Stored records
------------------------------------------------------------

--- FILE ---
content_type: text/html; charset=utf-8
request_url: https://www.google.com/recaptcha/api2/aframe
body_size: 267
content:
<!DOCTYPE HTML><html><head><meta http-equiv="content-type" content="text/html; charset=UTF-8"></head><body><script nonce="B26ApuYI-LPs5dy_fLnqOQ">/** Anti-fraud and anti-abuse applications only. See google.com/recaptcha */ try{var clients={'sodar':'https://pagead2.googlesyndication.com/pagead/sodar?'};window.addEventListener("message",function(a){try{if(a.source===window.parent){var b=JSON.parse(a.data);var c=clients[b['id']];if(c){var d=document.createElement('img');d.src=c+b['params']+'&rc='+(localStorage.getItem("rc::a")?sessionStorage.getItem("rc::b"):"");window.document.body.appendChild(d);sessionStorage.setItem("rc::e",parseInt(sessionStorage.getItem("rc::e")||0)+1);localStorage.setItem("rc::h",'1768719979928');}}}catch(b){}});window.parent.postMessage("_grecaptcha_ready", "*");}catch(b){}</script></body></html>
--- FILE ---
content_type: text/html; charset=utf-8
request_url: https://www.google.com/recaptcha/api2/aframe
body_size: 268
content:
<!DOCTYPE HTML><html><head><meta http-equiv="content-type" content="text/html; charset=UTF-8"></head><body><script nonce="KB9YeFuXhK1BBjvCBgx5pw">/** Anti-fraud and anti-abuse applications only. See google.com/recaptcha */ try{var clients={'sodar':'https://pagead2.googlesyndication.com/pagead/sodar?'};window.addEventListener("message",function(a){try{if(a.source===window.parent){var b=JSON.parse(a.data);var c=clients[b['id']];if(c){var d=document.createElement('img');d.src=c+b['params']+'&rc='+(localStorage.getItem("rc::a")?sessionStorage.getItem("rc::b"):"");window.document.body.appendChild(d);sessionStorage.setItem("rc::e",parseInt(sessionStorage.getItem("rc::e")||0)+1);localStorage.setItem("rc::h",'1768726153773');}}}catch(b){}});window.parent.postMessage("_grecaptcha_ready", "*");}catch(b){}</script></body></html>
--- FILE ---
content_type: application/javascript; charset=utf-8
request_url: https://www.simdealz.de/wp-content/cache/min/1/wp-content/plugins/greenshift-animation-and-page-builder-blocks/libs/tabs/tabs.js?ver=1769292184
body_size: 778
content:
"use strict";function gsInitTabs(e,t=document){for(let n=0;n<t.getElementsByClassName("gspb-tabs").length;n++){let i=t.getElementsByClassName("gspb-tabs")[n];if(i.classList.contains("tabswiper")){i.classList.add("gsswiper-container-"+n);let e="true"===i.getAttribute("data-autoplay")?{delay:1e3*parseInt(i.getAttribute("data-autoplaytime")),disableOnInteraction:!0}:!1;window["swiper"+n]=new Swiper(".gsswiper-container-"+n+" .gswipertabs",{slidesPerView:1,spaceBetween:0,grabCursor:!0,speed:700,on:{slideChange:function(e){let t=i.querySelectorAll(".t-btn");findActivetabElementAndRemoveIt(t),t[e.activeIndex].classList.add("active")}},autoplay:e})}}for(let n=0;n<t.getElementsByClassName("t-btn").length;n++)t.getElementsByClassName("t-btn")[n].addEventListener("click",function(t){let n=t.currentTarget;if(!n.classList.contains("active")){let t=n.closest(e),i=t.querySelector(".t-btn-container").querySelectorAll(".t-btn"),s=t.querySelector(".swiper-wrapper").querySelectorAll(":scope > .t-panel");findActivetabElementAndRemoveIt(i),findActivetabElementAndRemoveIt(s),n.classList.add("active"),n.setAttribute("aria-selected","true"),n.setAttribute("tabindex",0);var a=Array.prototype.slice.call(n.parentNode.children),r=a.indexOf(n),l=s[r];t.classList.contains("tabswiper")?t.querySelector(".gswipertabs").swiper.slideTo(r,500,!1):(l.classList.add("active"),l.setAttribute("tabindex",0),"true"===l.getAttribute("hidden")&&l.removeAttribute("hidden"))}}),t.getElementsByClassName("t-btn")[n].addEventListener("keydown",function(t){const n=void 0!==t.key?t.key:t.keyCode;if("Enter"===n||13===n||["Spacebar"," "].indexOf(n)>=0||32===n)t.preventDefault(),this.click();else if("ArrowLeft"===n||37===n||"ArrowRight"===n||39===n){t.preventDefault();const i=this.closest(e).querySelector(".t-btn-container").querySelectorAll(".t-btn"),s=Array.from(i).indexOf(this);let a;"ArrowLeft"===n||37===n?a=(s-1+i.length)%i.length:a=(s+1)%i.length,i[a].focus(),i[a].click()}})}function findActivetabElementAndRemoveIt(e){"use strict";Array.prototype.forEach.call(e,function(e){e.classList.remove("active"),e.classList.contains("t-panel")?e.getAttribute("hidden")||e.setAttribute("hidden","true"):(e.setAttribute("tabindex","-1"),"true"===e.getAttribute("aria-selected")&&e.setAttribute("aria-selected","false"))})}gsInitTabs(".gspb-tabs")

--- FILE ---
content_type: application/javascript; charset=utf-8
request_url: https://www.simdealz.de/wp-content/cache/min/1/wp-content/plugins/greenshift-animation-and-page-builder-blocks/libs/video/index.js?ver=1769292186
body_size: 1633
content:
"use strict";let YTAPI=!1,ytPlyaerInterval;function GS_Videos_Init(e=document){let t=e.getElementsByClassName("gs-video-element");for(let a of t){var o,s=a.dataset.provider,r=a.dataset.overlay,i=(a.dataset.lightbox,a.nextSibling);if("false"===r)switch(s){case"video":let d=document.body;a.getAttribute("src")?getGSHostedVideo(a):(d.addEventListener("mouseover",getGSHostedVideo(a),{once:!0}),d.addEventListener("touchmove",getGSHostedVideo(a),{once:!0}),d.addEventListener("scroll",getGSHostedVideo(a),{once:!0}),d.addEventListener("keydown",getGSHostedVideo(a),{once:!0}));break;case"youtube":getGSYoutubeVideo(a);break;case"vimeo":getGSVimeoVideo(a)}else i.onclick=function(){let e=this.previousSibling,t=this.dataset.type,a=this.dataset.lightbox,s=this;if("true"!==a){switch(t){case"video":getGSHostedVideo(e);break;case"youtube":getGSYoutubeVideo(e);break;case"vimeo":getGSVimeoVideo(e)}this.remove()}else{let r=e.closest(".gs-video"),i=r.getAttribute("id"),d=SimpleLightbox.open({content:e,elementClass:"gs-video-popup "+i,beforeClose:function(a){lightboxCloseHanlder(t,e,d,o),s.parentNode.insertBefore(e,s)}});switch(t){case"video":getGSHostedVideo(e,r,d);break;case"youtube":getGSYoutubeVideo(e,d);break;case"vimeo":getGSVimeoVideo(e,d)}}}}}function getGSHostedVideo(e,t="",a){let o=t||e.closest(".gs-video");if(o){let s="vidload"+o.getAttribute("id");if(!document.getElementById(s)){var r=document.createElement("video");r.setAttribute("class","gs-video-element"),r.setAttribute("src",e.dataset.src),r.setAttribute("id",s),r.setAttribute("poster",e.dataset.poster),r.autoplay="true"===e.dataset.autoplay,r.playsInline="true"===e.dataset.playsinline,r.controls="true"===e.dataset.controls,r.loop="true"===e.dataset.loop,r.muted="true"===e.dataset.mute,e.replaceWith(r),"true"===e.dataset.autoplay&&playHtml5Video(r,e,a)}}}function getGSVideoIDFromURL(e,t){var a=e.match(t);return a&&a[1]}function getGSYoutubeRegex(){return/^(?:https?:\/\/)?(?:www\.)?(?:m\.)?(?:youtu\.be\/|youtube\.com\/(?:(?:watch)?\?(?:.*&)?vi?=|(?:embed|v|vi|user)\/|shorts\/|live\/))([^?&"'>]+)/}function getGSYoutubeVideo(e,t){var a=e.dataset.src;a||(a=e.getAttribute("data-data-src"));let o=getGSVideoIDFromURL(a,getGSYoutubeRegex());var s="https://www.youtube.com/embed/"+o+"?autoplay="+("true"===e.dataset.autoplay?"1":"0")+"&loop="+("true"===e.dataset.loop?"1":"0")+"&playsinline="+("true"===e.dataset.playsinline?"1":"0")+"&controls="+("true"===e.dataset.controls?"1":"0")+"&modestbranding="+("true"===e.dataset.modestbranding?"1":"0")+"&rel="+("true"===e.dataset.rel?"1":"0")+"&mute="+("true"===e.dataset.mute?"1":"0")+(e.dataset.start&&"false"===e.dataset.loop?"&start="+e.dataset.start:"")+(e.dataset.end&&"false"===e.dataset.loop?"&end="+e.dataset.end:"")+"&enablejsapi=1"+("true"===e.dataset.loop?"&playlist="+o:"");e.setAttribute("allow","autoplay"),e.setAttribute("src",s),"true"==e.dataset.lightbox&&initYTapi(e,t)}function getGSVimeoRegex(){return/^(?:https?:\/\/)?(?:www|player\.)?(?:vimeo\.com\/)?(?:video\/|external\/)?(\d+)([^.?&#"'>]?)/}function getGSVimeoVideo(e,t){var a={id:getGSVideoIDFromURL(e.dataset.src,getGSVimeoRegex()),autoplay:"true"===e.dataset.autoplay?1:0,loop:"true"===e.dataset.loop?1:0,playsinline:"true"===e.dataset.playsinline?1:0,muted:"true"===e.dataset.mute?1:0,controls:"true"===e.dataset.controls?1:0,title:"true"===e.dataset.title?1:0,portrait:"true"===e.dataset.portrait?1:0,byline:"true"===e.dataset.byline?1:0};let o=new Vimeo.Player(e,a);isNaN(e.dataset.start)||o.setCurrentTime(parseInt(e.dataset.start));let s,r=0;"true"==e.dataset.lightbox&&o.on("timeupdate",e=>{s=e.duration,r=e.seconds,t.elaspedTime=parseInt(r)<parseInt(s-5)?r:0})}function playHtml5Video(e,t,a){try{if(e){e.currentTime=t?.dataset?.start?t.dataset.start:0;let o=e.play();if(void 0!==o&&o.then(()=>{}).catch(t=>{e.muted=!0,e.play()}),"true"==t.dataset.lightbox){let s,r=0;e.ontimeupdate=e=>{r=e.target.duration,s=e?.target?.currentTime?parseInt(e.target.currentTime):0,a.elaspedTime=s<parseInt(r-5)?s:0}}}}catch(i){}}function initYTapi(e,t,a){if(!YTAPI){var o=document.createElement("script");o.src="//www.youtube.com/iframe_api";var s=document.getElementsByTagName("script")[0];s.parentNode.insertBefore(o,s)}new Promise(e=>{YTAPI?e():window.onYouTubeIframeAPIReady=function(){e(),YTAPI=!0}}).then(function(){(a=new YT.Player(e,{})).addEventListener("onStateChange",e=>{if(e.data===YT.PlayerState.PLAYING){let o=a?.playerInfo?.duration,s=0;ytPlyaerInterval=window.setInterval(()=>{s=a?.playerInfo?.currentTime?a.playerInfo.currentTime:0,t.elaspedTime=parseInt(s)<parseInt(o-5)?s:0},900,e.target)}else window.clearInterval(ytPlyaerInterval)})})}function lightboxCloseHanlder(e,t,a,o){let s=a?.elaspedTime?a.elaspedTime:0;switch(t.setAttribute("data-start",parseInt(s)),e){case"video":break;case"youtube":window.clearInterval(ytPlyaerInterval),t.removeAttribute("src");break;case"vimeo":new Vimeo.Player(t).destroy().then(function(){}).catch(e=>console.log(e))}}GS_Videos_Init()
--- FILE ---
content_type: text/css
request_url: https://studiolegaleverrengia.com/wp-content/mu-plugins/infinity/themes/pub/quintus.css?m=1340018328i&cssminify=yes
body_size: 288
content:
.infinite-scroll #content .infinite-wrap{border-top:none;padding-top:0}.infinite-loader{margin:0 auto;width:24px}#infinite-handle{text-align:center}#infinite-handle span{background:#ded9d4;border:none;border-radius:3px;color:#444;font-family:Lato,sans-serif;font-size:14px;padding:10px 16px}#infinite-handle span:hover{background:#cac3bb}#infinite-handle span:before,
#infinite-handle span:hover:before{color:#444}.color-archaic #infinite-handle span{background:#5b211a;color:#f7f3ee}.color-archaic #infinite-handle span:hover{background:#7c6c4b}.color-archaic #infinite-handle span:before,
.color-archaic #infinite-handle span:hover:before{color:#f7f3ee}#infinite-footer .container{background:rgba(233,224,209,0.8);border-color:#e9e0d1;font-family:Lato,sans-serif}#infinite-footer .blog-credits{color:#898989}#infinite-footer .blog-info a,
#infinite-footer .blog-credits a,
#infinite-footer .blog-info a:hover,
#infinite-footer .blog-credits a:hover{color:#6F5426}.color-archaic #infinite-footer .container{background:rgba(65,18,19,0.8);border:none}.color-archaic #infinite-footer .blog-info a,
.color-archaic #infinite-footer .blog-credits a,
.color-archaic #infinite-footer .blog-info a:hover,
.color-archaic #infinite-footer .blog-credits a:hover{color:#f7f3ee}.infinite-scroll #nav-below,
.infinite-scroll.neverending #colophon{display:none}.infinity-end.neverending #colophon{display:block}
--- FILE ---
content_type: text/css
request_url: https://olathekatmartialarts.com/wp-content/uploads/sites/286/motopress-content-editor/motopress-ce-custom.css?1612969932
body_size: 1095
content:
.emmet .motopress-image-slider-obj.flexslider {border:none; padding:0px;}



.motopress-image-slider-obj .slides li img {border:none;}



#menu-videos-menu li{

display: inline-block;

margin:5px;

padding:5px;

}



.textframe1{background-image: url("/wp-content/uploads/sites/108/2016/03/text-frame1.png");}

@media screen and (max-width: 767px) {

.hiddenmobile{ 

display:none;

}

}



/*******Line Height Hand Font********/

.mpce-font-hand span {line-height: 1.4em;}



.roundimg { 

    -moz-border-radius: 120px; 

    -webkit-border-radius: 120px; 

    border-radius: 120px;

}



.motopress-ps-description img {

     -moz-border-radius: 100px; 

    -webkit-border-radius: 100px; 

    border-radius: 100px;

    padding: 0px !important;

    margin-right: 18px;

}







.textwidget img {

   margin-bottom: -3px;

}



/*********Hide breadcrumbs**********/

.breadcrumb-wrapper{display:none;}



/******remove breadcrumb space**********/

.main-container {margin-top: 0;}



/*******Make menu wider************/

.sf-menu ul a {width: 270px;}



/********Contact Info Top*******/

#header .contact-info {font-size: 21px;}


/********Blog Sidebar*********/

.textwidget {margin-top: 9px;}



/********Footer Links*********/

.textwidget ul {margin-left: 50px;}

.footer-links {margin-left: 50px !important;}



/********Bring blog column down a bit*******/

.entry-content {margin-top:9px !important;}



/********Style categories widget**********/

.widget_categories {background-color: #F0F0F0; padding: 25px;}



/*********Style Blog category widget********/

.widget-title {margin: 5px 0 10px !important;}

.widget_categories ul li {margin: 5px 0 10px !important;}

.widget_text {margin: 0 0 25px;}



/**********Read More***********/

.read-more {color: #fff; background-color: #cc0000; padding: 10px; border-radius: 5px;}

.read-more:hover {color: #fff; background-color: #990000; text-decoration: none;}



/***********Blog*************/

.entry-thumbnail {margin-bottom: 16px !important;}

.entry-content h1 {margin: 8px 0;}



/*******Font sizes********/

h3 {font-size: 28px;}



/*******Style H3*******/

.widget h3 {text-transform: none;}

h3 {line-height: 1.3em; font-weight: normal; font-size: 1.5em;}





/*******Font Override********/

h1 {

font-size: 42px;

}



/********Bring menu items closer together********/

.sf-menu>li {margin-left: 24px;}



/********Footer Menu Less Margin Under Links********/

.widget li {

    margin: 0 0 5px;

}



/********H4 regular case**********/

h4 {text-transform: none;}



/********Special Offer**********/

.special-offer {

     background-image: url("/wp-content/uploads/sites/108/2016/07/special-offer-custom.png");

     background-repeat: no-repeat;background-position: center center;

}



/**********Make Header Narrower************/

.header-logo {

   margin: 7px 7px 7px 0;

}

------------------------------------------------------------

Exercise directions
Across the data, pull every line containing the string "webkit".

Your response
    -webkit-border-radius: 120px; 
    -webkit-border-radius: 100px; 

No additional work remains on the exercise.